Work to complete: Print the text of every item below word for word, leaving out the pictures.

'''

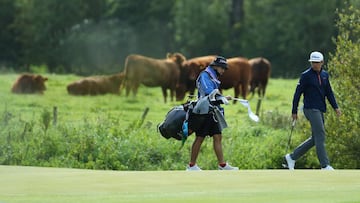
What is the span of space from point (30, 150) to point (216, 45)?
54195 millimetres

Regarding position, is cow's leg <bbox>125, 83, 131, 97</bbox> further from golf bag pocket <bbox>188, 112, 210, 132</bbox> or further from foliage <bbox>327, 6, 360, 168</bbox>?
golf bag pocket <bbox>188, 112, 210, 132</bbox>

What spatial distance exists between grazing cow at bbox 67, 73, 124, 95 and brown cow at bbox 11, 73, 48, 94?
3.25ft

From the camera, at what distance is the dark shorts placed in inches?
703

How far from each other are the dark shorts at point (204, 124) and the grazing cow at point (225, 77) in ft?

'''

Result for this exercise:
What is the span of space from point (30, 150) to point (216, 45)?
54195 millimetres

Regarding position, is cow's leg <bbox>125, 83, 131, 97</bbox> further from golf bag pocket <bbox>188, 112, 210, 132</bbox> or further from foliage <bbox>327, 6, 360, 168</bbox>?
golf bag pocket <bbox>188, 112, 210, 132</bbox>

What spatial distance exists between grazing cow at bbox 67, 73, 124, 95 and brown cow at bbox 11, 73, 48, 94?
3.25ft

From the camera, at what distance is the dark shorts placed in inches?
703

How far from each other are the dark shorts at point (204, 124) and the grazing cow at point (225, 77) in ft?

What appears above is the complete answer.